Supplied text »
* BEGIN *
Skip to main content.
home | support | download

Back to List Archive

Re: Problems indexing PDF files using HTTP crawler

From: Rosalyn Hatcher <r.s.hatcher(at)not-real.reading.ac.uk>
Date: Mon Jan 09 2006 - 11:38:27 GMT
Bill Moseley wrote:

>Try updating xpdf, perhaps.  Looks like it's not able to process that
>pdf file.  Fetch the file and then try:
>
>    pdfinfo Report05.pdf
>    pdftotext Report05.pdf -
>
>and see if those work directly.
>  
>
>I have no problem with it:
>
>$ /usr/local/lib/swish-e/spider.pl default http://prism.enes.org/Publications/Reports/Report05.pdf > /dev/null
>/usr/local/lib/swish-e/spider.pl: Reading parameters from 'default'
>
>Summary for: http://prism.enes.org/Publications/Reports/Report05.pdf
>         Connection: Close:      1  (0.1/sec)
>               Total Bytes: 72,475  (10353.6/sec)
>                Total Docs:      1  (0.1/sec)
>               Unique URLs:      1  (0.1/sec)
>application/pdf->text/html:      1  (0.1/sec)
>
>  
>
The pdftotext and pdfinfo were fine and i also got a success with the 
spider command you
used above with the default configuration.  Bizarre, since I was sure 
I'd tried to use the
default before and still got the error - guess I must have done that 
incorrectly!
* END *
Task instructions » Pick up the mailing-list reply about indexing PDF files with the HTTP crawler and write what follows its last sentence.

Recorded information »
* BEGIN *
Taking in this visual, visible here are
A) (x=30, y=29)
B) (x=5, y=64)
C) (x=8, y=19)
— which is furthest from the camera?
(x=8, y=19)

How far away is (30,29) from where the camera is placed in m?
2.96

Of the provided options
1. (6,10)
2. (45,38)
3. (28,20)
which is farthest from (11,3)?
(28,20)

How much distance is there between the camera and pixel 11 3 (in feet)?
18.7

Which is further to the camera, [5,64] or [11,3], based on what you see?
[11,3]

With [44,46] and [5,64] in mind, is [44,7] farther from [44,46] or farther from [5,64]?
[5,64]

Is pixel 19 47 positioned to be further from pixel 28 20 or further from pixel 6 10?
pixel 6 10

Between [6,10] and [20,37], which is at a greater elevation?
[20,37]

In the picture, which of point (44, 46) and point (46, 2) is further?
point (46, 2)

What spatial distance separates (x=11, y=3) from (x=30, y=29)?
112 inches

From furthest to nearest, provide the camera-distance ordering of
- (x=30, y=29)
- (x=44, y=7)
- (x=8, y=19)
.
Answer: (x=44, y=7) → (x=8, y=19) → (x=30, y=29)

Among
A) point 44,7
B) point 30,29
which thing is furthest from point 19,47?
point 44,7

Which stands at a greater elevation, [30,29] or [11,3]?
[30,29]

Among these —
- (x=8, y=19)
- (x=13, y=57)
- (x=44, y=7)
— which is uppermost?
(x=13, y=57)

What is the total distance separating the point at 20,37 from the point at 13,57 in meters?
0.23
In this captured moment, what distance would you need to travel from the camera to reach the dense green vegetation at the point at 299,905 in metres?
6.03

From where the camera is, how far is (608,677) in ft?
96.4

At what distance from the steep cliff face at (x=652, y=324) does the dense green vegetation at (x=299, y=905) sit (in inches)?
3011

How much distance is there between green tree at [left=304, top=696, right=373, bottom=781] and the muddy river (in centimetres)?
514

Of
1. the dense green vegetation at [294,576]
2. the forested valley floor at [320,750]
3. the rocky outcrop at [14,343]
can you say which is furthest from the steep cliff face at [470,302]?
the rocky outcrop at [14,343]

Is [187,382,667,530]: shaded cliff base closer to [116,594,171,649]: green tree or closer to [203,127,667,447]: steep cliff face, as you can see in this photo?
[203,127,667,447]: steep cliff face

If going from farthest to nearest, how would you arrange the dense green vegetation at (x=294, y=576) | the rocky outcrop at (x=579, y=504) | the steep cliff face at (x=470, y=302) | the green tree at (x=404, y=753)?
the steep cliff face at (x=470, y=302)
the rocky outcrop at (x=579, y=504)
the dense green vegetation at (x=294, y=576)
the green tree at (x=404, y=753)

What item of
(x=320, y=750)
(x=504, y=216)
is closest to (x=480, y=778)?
* END *
Answer to this exercise »
Consequently, I decided it must be my config file so ditched it and 
started again.  The problem line in my
swish.conf file was

FileFilter .pdf pdftotext "'%p' -"

Once that was removed all seems to work ok.  Not sure I understand why 
this line
isn't needed as my internet searches indicated that it was.

Thanks for your help,
Rosalyn.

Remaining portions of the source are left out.